Work instructions:
**a)** Answer these questions using the Gwalior Fort passage:
(i) How many feet does the fort rise above the plains?
(ii) What name did the sage give Suraj Sen?
(iii) To which century does the earliest inscription found at the site date?
**b)** From the Gwalior Fort passage, quote the words from "Whether or not" up to and including "exists at all.".
**c)** Continue the passage on Gwalior Fort, picking up after its last sentence.

Rising 300 feet above the plains of Madhya Pradesh on a flat-topped sandstone plateau that stretches nearly three kilometres from end to end, Gwalior Fort does not announce itself gradually. It simply appears — massive, abrupt, impossibly vertical — as though the earth decided at some point to push a piece of itself straight upward and dare anyone to argue with the result. Babur, the founder of the Mughal Empire, looked at it and called it the pearl among the fortresses of India. That is not a casual compliment from a man who had seen most of Central Asia.
But here is what the history books grow quieter about: nobody knows with complete certainty who built it first, when it was first fortified, or which of the many dynasties that fought over it deserves the title of its true creator. The fort that stands today is the accumulated work of centuries — layers of ambition, conquest, devotion, and artistry pressed together into sandstone — and the mystery of its origins is woven into every wall.
The Legend That Started It All
The founding story of Gwalior Fort is the kind of story that historians distrust and travellers love, which makes it perfect.
According to local legend, a chieftain named Suraj Sen was suffering from leprosy when he encountered the sage Gwalipa on the rocky plateau above the plains. The sage offered Suraj Sen water from a sacred pond — the Suraj Kund, which still exists within the fort complex today — and cured him of his illness. In gratitude, the sage gave Suraj Sen the name Pal and instructed him to build and protect a fort on this very rock. He was warned that his descendants would hold the fort only as long as the name Pal remained in their lineage. Eventually, the name was abandoned, and with it, the dynasty’s grip on the fort.
Whether or not you believe any particular detail of this legend, it tells you something true about how Gwalior Fort exists in Indian cultural memory. It is not merely a military structure. It is a place charged with spiritual significance, origin story, and moral consequence. The Suraj Kund at its heart is not decorative water. It is, in the local understanding of things, the reason the fort exists at all.
The earliest inscription found at the site dates to the 6th century CE, suggesting that the plateau was already being used as a fortified settlement long before the medieval period that most visitors associate with the fort’s major monuments. But inscriptions record what already exists — they do not record beginnings. The true first fortification of this rock likely predates anything the archaeological record can confirm with confidence.
The Tomars: The Builders Who Left the Deepest Mark
If any dynasty can claim primary authorship of the fort as it exists today, it is the Tomar Rajputs who controlled Gwalior between the early 15th and early 16th centuries — and within that dynasty, one figure stands above all others.

Questions about pictured scenes:

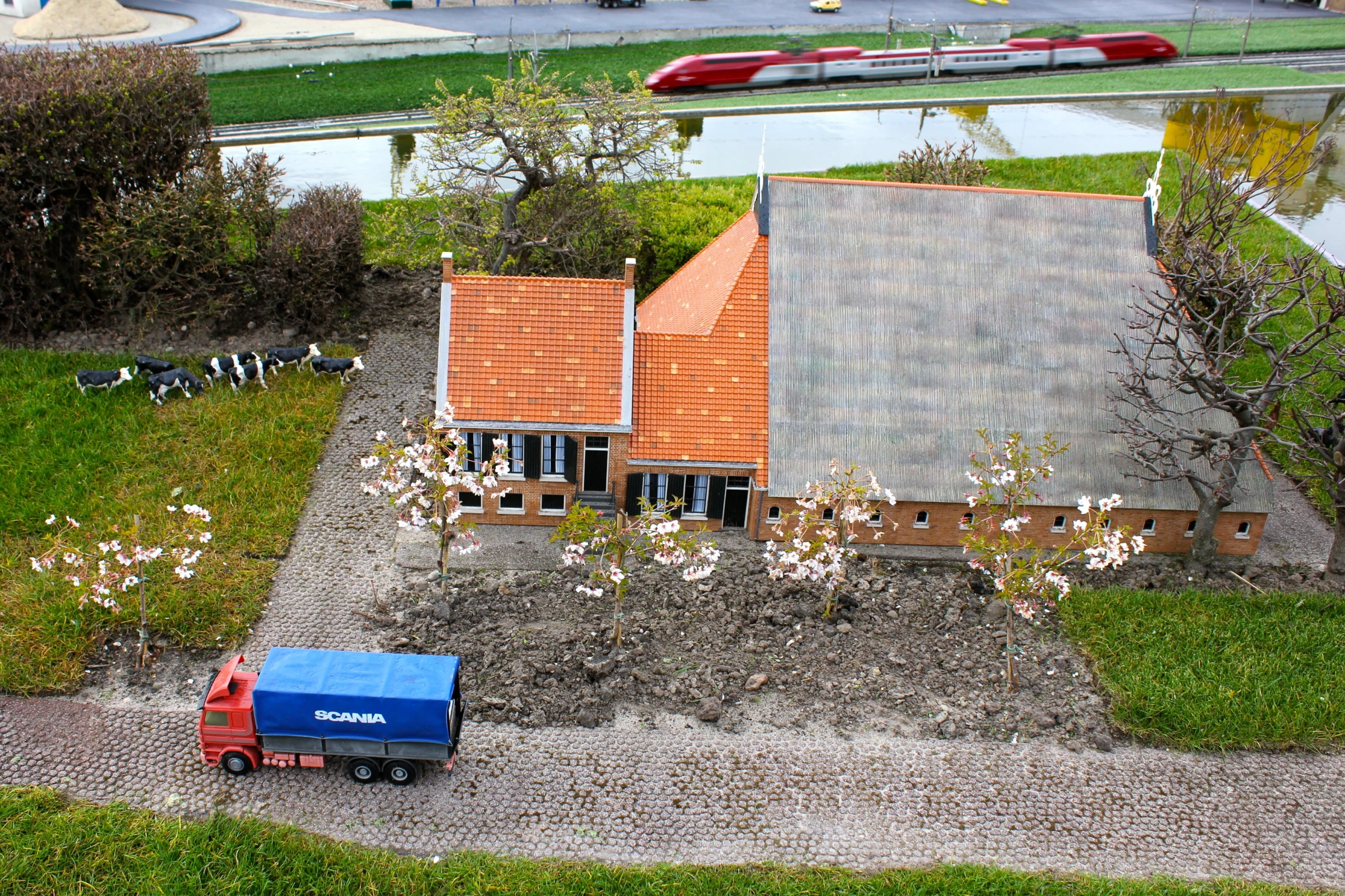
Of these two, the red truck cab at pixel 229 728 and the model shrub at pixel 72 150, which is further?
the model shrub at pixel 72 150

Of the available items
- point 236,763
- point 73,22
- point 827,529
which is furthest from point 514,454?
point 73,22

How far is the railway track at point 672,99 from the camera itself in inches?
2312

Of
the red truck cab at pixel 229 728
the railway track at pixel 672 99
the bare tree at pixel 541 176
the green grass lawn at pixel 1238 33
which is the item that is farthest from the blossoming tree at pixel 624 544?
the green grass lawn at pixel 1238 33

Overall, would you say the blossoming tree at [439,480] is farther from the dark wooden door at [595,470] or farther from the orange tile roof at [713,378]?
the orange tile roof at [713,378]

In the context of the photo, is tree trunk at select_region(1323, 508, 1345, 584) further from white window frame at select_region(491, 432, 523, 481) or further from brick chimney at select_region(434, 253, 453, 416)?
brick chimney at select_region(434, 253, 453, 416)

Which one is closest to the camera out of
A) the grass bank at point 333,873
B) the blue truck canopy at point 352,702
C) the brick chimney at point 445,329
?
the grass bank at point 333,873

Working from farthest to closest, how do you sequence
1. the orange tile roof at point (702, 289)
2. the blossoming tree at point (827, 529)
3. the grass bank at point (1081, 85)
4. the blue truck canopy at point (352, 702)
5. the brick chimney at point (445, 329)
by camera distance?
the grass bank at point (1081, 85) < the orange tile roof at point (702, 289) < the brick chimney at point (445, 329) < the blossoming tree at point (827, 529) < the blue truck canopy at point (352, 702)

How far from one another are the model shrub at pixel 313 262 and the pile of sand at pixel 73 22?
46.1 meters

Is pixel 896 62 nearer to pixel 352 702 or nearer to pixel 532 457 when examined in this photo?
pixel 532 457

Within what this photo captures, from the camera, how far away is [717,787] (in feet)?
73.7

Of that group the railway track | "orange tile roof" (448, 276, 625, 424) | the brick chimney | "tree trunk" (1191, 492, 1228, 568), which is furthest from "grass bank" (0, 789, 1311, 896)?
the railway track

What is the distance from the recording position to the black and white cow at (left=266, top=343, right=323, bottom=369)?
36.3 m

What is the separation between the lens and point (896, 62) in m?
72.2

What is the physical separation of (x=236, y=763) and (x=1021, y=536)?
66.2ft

Results of the exercise:
**a)**
(i) 300 feet
(ii) Pal
(iii) The 6th century CE

**b)**
Whether or not you believe any particular detail of this legend, it tells you something true about how Gwalior Fort exists in Indian cultural memory. It is not merely a military structure. It is a place charged with spiritual significance, origin story, and moral consequence. The Suraj Kund at its heart is not decorative water. It is, in the local understanding of things, the reason the fort exists at all.

**c)**
Man Singh Tomar, who ruled from 1486 to 1516, remade the fort with an ambition and aesthetic sensibility that still defines its character five centuries later. The Man Mandir Palace — named for him and built largely under his patronage — is among the most remarkable examples of pre-Mughal Rajput palace architecture anywhere in India. Its exterior walls are encrusted with tile work of deep blue, turquoise, and yellow in geometric and floral patterns that have somehow survived centuries of siege, conquest, and neglect with enough of their original brilliance intact to stop every visitor mid-step. Enormous cylindrical towers anchor its facade, each one decorated with bands of carved animals, birds, and figures that run like illustrated manuscripts in stone.
Man Singh was also, by all accounts, a man of genuine cultural sophistication. The Gwalior gharana — one of classical Indian music’s most distinguished schools — traces its origins to his court, where the musician Tansen would later develop the foundations of the tradition. The fort that Man Singh built was not just a military installation. It was a centre of artistic and intellectual life that attracted poets, musicians, and scholars from across the subcontinent.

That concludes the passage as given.